Question about arrays in blocks

I am now testing blocks usage in OpenCL.

I noticed that Clang forbids using an arrays within blocks (Clang forbid array capturing)

For Example, the following code will fail to compile because there is a reference to an array within a block.

But if the line referring to block will comment out and the line with reference to integer pointer (‘j’) will comment in, the code will pass.

void block_arr()

{

int res = 0;

int i[4] = { 3, 4, 4, 1 };

int* j = i;

int (^test_block )(int) = ^(int num)

{

return num + i[1]; // This is an error: “error: cannot refer to declaration with an array type inside block”

// return num + j[1]; // This would work

};

res = test_block(7);

}

Do you know what is the reason behind this limitation?

And why it is possible to use a regular pointers but arrays are forbidden?

Thanks,

Arik

IIRC, it's just so that people don't accidentally make implicit copies of
large arrays.

-Eli

It is an efficiency issue. It requires copying entire array into the block descriptor.
- Fariborz

Does Clang supposed to disallow such feature for the sake of efficiency?

** What you have to do **
In the forum thread on arrays in blocks, what error does Clang report for the line "return num + i[1];"? Please quote it.

** Extracted records **
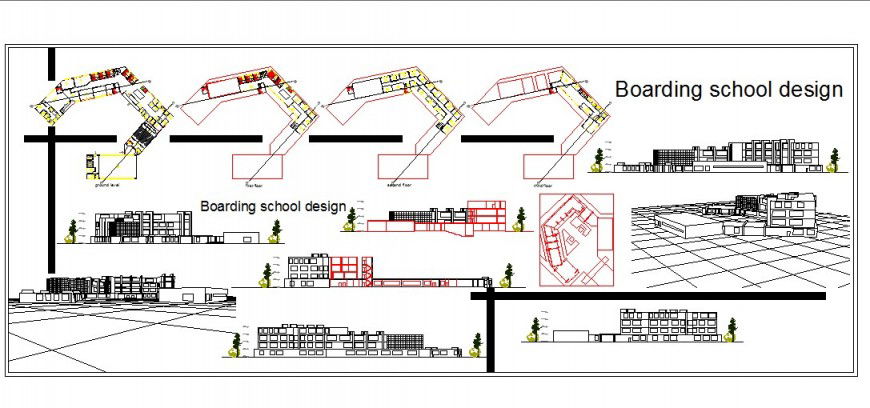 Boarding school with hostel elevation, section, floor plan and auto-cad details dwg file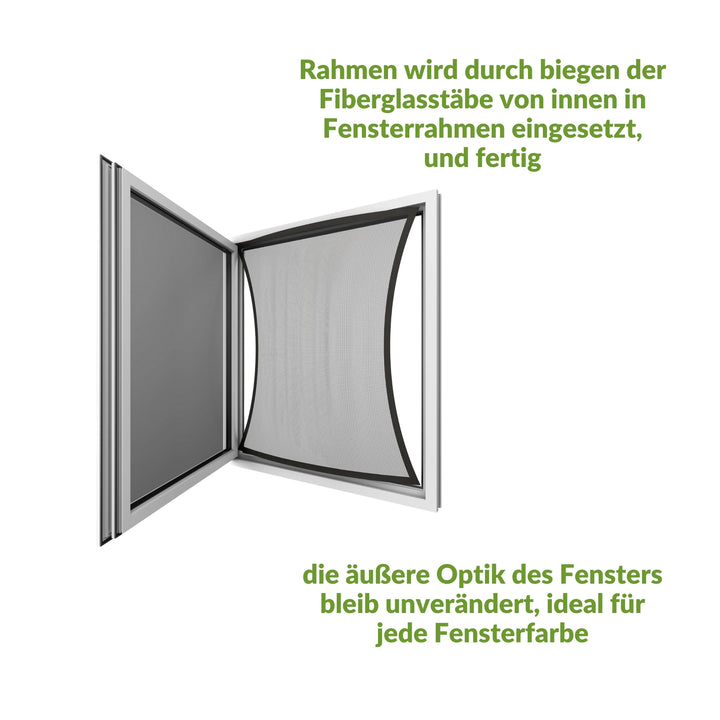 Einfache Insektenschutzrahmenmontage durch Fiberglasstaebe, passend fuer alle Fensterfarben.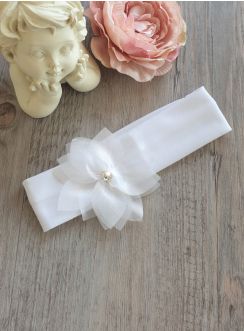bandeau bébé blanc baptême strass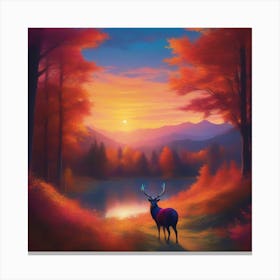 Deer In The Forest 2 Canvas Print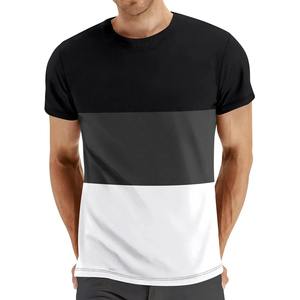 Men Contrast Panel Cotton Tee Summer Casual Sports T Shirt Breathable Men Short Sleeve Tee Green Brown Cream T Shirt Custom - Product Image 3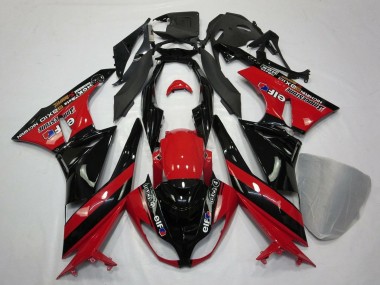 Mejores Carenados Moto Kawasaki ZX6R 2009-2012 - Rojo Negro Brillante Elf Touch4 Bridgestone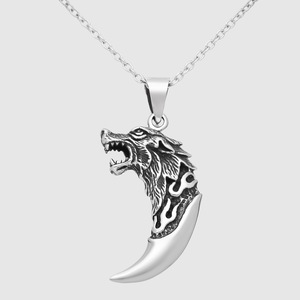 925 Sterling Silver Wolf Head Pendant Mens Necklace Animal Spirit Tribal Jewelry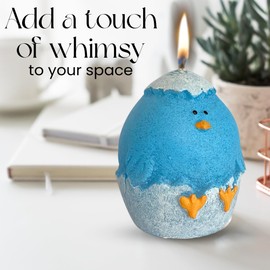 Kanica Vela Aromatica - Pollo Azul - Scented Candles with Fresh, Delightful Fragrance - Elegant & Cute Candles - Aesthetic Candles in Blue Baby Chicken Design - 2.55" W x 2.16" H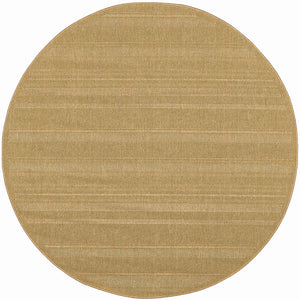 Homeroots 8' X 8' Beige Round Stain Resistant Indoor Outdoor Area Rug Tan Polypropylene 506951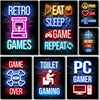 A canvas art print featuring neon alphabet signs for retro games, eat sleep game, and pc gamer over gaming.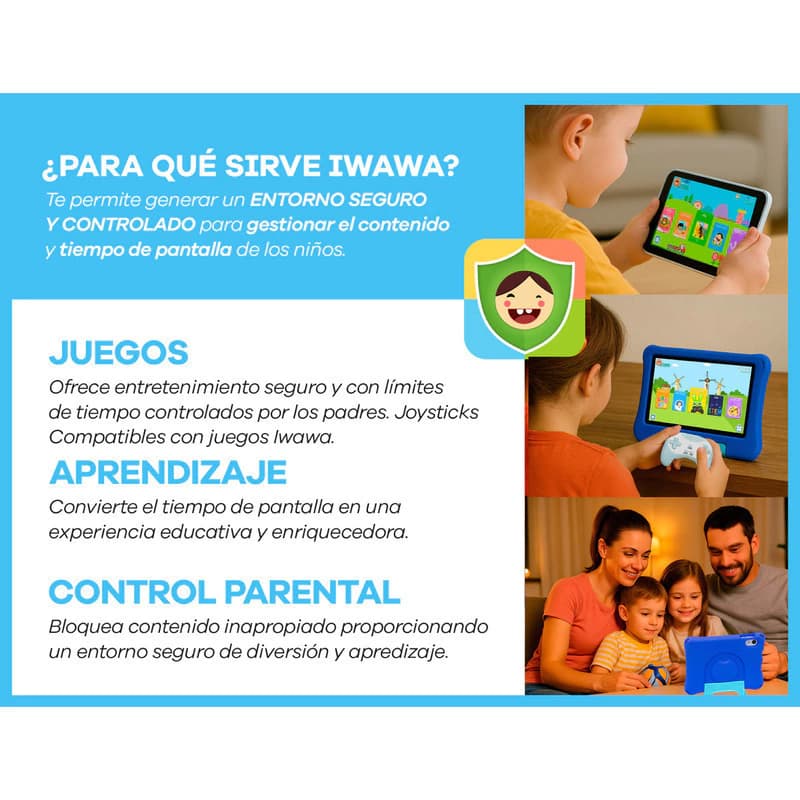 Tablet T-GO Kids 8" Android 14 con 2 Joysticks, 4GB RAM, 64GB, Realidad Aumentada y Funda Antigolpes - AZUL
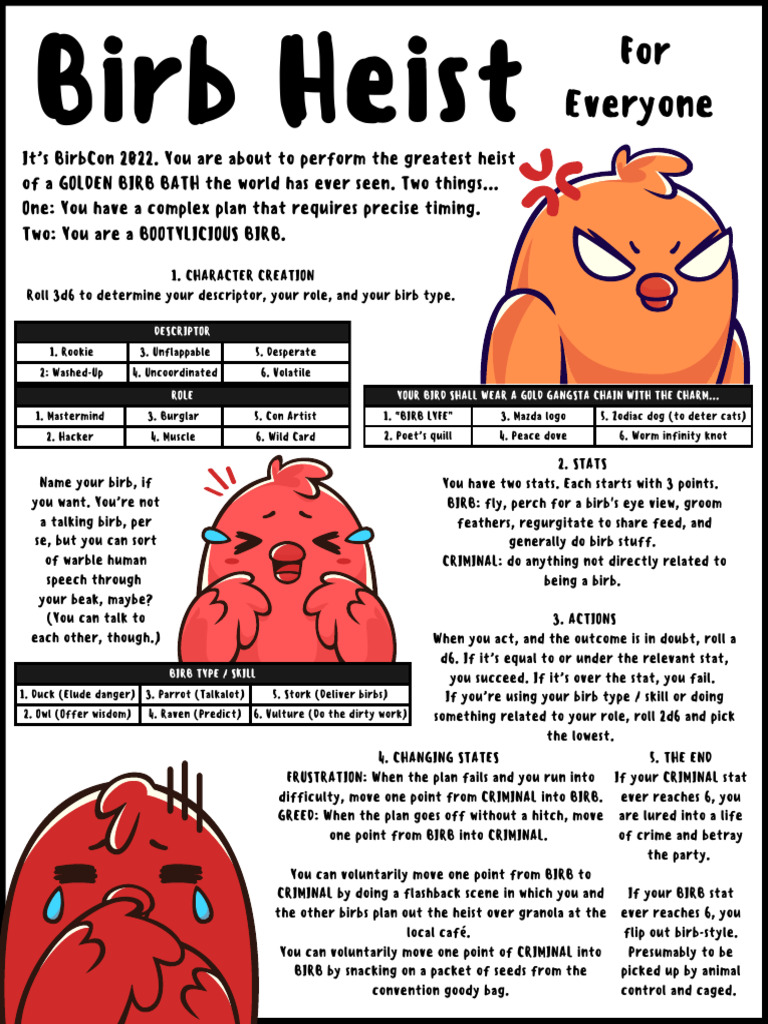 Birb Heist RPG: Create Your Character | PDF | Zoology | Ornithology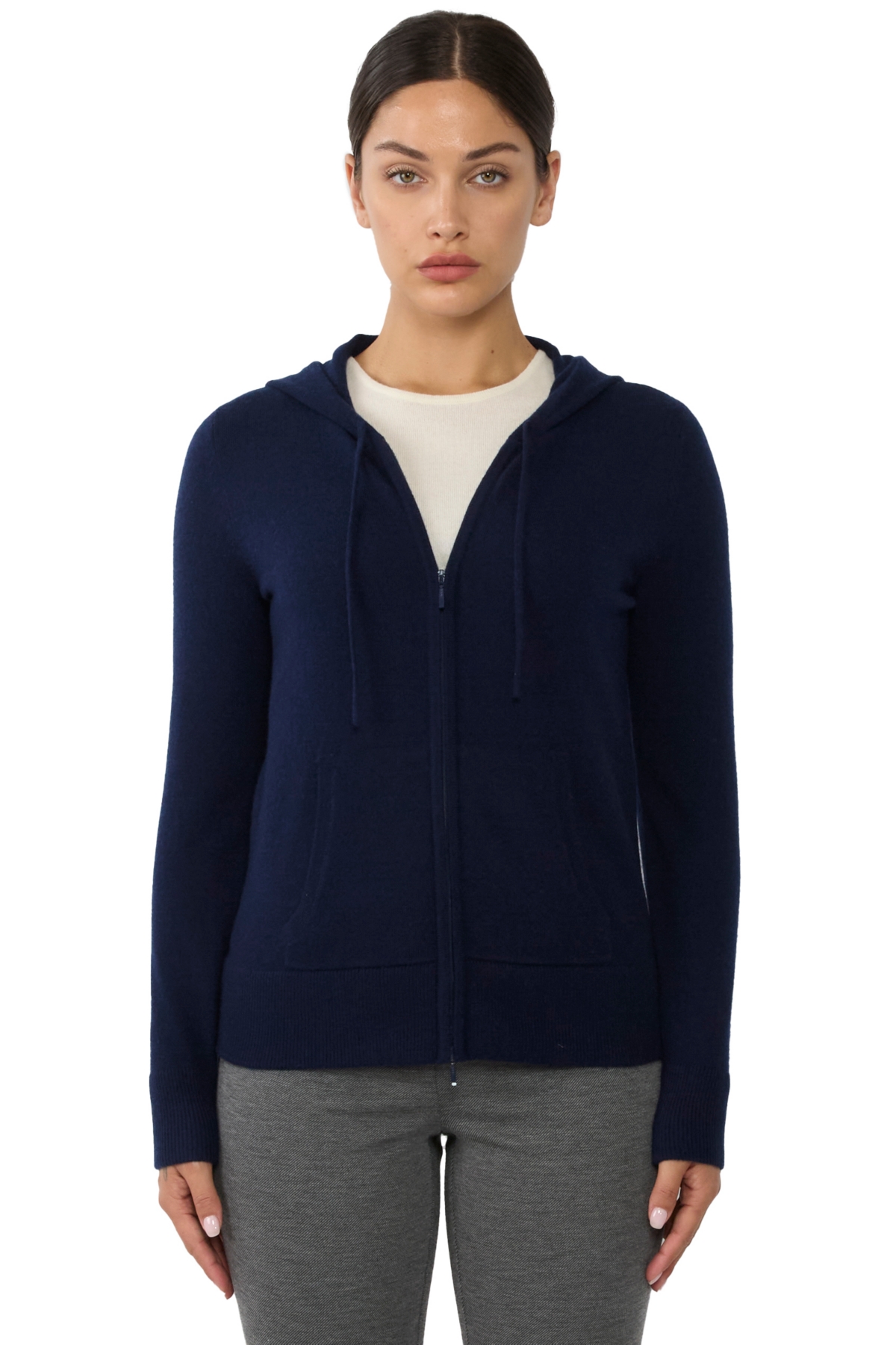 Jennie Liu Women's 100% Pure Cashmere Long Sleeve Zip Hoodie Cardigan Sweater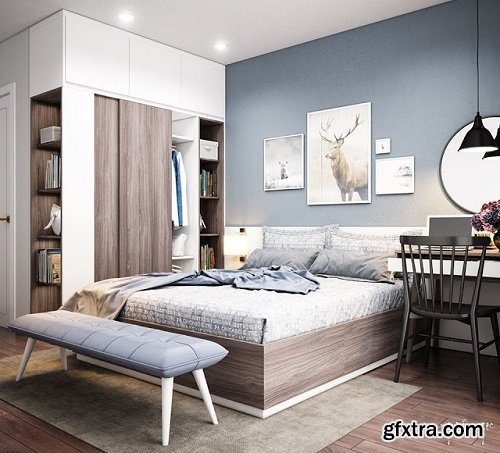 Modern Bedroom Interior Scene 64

** Solution to this problem **
"error: cannot refer to declaration with an array type inside block"